METAB-HTX: prospective, longitudinal cohort study evaluating cardiac and systemic metabolism after heart transplantation

Aims

Heart transplantation (HTX) is the treatment of choice for advanced heart failure. Still, long-term survival needs to be improved. Recent studies showed that obesity and type 2 diabetes (T2D) as well as impaired renal and liver function are associated with mortality post-HTX. There are many open questions including (i) optimal metabolic surveillance post-transplant, (ii) association of metabolic deterioration and cardiac function, (iii) association with hepatic and renal deterioration, and (iv) optimal timing and choice of treatment. The METAB-HTX trial will address these open questions, hypothesizing that metabolic deterioration post-HTX is associated with impaired cardiac function and survival.

Methods and results

METAB-HTX is a prospective, longitudinal cohort study, enrolling 400 patients post-HTX in a period of 5 years.

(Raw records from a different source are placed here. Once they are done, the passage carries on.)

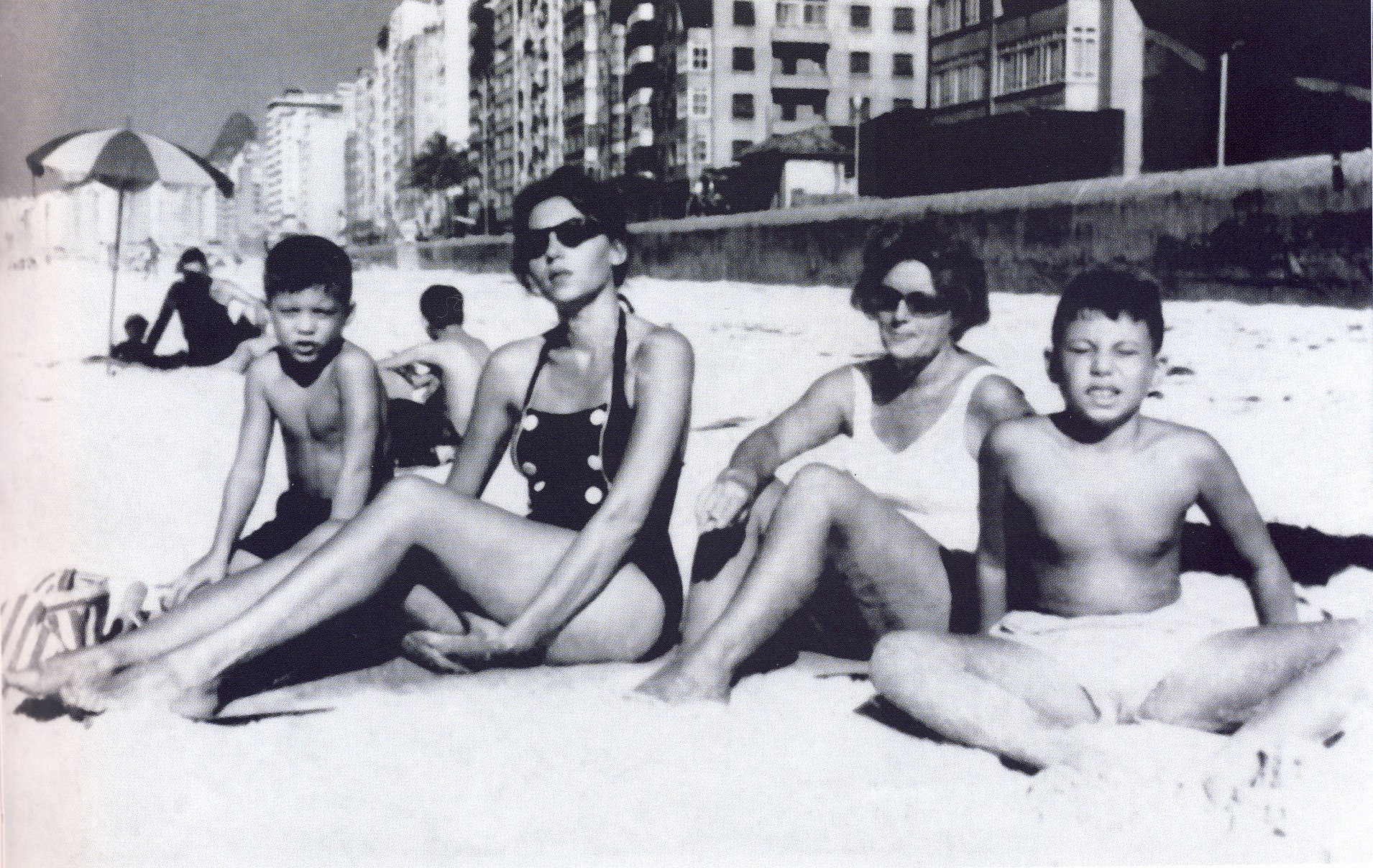 Clarice Lispector with her sons on the beach in Copacabana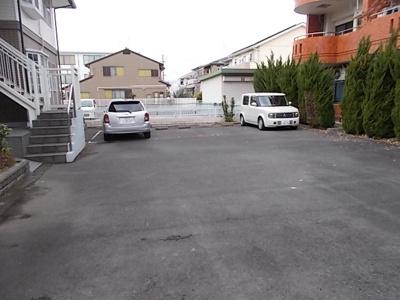 【駐車場】ロイヤルハウス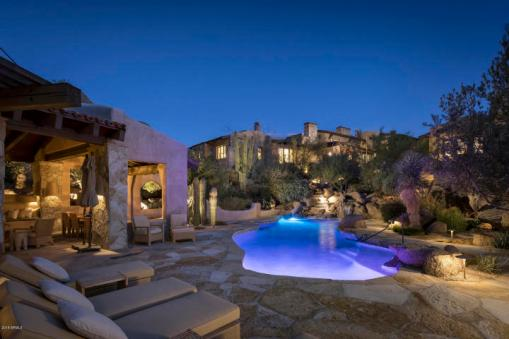 Estancia Scottsdale Southwestern adobe-style compound set amongst boulders to sell at auction 14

Time-series, deep cardiac, and metabolic phenotyping will be conducted. Cardiac function will be analysed by echocardiography as well as serial cardiac magnetic resonance imaging and spectroscopy (cMRI/MRS). Coronary angiography will be conducted to assess both macrovascular and microvascular coronary allograft vasculopathy (CAV). To evaluate allograft rejection, endomyocardial biopsies will be taken. Metabolic alterations will be investigated by (i) glucometabolic phenotyping including serial oral glucose tolerance tests, homeostasis model assessment, T2D endotyping, and muscle biopsies in selected cases; (ii) lipid disorders will be evaluated by classical lipid measurements in combination with evaluation of HDL function, plasma membrane lipid composition, fluidity analyses of circulating cells and MRI/MRS for adipose tissue distribution, and ectopic fat analysis. Kidney and liver function and structural alterations will be evaluated. Complex analyses will be conducted to evaluate (i) myocardial substrate utilization and energy metabolism by cardiac and circulating cell respirometry, (ii) impact of genetic (including immunogenetic) and transcriptomic factors by third- and fourth generation sequencing (short- and long-read sequencing), (iii) circulating signatures of future neoplasia by single-cell sequencing of circulating leucocytes, and (iv) evaluation of thromboinflammation in association with heart transplant events. The primary endpoint will be the incidence of heart transplant events, defined as worsening of systolic or diastolic left ventricular function, CAV, allograft rejection, worsening of kidney function, metabolic liver disease, infections, neoplasia, deterioration of glucose and lipid metabolism. Secondary outcomes include hospitalizations related to primary endpoints, re-HTX or ventricular assist device, cardiovascular mortality, and all-cause mortality.

Conclusions

The METAB-HTX trial will identify early metabolic alterations potentially impairing cardiac function and outcome of HTX patients. This will identify patients at risk and allow precise planning of interventional trials to treat metabolic alterations post-HTX and improve outcome.